For each line in the data that includes "target", make a copy.

──────── MATERIAL FOR THIS TASK ────────

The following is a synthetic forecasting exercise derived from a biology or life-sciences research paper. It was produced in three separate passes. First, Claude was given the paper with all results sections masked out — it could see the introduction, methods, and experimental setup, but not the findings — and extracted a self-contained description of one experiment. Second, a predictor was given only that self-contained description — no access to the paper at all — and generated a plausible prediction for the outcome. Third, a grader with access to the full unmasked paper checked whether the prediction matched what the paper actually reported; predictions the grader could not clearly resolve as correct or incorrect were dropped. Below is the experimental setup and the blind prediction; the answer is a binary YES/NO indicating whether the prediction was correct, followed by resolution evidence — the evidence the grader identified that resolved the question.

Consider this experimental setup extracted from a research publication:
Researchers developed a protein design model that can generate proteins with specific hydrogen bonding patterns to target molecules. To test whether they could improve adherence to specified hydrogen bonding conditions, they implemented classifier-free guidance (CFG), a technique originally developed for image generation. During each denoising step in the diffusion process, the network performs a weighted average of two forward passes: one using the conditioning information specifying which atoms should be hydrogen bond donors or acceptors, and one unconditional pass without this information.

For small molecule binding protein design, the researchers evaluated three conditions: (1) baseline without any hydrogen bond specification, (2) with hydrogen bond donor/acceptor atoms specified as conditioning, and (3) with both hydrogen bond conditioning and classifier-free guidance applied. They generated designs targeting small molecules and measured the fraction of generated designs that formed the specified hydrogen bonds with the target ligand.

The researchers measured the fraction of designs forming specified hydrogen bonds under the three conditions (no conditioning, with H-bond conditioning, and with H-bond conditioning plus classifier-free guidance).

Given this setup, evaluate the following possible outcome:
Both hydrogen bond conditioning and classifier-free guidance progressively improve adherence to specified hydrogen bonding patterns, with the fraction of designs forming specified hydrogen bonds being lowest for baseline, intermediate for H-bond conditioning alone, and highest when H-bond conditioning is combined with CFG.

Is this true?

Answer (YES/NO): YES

────────

## [EXERCISE ANSWER]
Researchers developed a protein design model that can generate proteins with specific hydrogen bonding patterns to target molecules. To test whether they could improve adherence to specified hydrogen bonding conditions, they implemented classifier-free guidance (CFG), a technique originally developed for image generation. During each denoising step in the diffusion process, the network performs a weighted average of two forward passes: one using the conditioning information specifying which atoms should be hydrogen bond donors or acceptors, and one unconditional pass without this information.
For small molecule binding protein design, the researchers evaluated three conditions: (1) baseline without any hydrogen bond specification, (2) with hydrogen bond donor/acceptor atoms specified as conditioning, and (3) with both hydrogen bond conditioning and classifier-free guidance applied. They generated designs targeting small molecules and measured the fraction of generated designs that formed the specified hydrogen bonds with the target ligand.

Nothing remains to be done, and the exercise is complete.